Hans Werner Wolff und seine Schwester Grete konnten noch rechtzeitig aus Sandstedt fliehen. Ende der 1930er Jahre emigrierten die beiden jungen Juden aus Furcht vor den Nazis nach England. Ihre Eltern, Tony und Jacob Wolff, mussten sie zu Hause an der Osterstader Straße 21 zurücklassen. Der Vater war schwer herzkrank und traute sich die Reise nicht zu. Die Eltern wurden später in Konzentrationslagern ermordet. Nach dem Zweiten Weltkrieg soll ihr Sohn Hans Werner Wolff als britischer Soldat noch einmal Sandstedt besucht haben - oder ist das nur eine Legende?
Berichte aus Sandstedt über die Famlie Wolff
Hans Werner Wolff wurde am 4. August 1913 in Sandstedt geboren. Heute wäre er 110 Jahre alt geworden. Mittlerweile dürfte er verstorben sein, doch über sein Leben in England und das seiner Schwester ist bis heute nichts bekannt.
Über seine Jugend in Sandstedt gibt es hingegen Berichte. Vor fast 20 Jahren befragten der damalige Pastor Dietrich Diederichs-Gottschalk und vor allem seine Frau Felicitas ältere Einwohner, die sich als Zeitzeugen noch an die vier jüdischen Familien im Ort erinnern konnten. Die Ergebnisse wurden im Jahrbuch der Männer vom Morgenstern 2006 unter dem Titel „Ich hätt‘ auch Jude sein können“ veröffentlicht. Ein Foto von Wolff haben die beiden bei ihren Recherchen nicht gefunden.
„Ich habe mit knapp einem Dutzend älterer Sandstedter gesprochen“, erzählt Felicitas Gottschalk. Viele der Zeitzeugen sind nun verstorben. In den 20er und 30er Jahren des vorherigen Jahrhunderts waren sie relativ jung. Daher hatten sie vor allem Erinnerungen an die gleichaltrigen Kinder aus den vier jüdischen Familien, mit denen sie befreundet waren.
Als die Nazis am 30. Januar 1933 die Macht ergriffen, war Hans Wolff gerade 19 Jahre alt. „Er galt im Ort als Filou und soll schon früh Streiche gespielt haben“, sagt Gottschalk. Ein Sandstedter erinnerte sich in dem Aufsatz: „Hans wollte anfangs nicht zur Schule.“ Der sechsjährige Hans soll sich aus Wut sogar auf den Fußweg gelegt haben.
Hans Werner Wolff als Fußballer beim TSV Sandstedt
Immer wieder wird erwähnt, dass Wolff ziemlich gut Fußball beim SV Sandstedt gespielt hat, wie der heutige TSV damals hieß. „Ich weiß nur noch, dass er ein sehr guter Fußballer war und mein Vetter, dass der immer von Werner Wolff geredet hat“, so ein Zeitzeuge.
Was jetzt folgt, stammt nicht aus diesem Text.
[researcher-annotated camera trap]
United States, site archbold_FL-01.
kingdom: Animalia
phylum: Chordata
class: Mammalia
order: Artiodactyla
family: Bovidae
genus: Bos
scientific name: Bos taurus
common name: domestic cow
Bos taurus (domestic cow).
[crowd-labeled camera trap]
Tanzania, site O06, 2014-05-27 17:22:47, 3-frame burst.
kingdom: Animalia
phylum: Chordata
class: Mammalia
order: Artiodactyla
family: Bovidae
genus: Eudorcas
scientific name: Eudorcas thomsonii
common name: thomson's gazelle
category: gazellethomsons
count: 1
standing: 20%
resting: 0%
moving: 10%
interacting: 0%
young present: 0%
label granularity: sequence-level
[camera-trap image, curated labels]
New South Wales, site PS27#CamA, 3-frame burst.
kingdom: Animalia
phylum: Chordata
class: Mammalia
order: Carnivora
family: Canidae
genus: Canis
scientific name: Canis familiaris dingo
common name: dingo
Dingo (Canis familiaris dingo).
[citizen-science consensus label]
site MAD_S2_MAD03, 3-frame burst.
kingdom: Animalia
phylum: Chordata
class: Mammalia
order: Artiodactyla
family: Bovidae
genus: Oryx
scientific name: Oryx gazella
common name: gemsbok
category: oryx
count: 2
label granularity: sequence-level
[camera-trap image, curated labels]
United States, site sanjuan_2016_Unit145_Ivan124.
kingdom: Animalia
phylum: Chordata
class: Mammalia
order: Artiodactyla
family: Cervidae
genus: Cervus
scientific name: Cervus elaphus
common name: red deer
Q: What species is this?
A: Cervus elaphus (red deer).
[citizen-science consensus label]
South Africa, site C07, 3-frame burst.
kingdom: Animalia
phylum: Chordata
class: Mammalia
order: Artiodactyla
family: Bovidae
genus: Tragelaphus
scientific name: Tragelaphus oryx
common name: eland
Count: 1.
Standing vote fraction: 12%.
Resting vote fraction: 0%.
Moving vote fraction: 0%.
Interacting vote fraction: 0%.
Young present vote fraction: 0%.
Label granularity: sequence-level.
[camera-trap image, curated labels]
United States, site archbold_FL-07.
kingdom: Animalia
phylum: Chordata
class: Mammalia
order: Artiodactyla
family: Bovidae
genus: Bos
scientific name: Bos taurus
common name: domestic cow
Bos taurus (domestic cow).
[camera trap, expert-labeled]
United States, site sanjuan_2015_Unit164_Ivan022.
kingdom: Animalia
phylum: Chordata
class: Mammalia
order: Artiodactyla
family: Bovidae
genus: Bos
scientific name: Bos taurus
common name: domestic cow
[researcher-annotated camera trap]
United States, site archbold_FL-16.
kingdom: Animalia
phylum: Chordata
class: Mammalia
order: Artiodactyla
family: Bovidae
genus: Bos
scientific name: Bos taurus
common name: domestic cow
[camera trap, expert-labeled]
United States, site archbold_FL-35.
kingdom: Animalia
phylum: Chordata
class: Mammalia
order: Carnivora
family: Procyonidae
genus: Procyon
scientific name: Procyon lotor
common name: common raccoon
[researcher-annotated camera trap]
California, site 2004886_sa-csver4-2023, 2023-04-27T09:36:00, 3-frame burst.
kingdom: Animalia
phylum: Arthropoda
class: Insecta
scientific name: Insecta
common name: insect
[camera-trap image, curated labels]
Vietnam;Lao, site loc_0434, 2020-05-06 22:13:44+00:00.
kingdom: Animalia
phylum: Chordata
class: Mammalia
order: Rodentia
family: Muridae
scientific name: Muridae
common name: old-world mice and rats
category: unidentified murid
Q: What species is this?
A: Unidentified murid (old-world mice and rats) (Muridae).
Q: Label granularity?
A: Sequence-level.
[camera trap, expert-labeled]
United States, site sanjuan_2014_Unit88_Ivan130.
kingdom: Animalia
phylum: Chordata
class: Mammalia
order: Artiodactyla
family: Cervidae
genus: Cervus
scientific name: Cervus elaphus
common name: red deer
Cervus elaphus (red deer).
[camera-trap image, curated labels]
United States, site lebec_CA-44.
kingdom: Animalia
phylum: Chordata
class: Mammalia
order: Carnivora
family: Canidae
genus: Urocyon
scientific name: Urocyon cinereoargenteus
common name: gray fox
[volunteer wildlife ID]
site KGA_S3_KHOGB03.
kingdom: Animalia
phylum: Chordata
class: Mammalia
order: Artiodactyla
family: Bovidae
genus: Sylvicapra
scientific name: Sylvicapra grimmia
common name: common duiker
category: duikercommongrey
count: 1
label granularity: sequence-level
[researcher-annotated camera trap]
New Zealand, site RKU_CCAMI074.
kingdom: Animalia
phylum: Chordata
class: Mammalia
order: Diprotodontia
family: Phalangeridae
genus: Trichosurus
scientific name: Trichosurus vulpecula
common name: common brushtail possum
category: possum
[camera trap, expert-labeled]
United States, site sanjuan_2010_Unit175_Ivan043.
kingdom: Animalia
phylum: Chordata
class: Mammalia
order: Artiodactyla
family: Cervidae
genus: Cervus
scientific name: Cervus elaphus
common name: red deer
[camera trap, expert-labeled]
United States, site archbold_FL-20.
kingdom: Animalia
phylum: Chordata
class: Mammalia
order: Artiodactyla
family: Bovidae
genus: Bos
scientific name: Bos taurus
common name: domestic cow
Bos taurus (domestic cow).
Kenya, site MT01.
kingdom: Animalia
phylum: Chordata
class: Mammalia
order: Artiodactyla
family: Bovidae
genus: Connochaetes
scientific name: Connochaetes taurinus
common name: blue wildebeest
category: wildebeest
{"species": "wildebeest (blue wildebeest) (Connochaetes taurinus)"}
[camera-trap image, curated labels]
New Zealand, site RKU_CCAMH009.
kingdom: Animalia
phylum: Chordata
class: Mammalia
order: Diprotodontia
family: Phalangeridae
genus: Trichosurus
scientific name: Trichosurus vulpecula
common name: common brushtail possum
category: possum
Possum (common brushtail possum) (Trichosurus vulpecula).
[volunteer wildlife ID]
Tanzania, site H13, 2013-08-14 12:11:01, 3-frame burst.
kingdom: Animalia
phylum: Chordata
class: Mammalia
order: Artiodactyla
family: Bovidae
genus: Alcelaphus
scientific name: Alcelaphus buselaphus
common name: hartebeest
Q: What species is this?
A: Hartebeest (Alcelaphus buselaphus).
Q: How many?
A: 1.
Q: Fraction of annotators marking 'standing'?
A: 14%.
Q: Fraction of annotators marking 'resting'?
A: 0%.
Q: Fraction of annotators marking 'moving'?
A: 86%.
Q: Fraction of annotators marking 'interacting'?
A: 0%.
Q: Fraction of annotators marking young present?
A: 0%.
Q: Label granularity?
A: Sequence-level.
Eine Sandstedterin gab zu Protokoll: „Werner Wolff, der war Fußballer, der war im Sportverein. Da hat sich ja keiner was bei gedacht. Und nachher war das so hässlich. Wie können Menschen nur so sein?“
Später sollen sich Vereine geweigert haben, gegen Sandstedt anzutreten - weil Wolff Jude war. Was darauf schließen lässt, dass der Verein wohl länger zu seinem jüdischen Mitspieler gestanden hat als andere Clubs. Spätestens ab 1935 verboten die Rassengesetze Juden die Teilhabe am gesellschaftlichen Leben. Einige Vereine führten vorher freiwillig „Arier-Paragrafen“ ein.
Wolff machte eine Ausbildung in Bremerhaven. Ein Klassenkamerad erzählte: „Die Kinder sind mit uns zur Schule gegangen und der Hans hat in Bremerhaven bei Schoppen gelernt.“ Mit „Schoppen“ war das jüdische Kaufhaus von Julius Schocken in der Bürgermeister-Smidt-Straße gemeint.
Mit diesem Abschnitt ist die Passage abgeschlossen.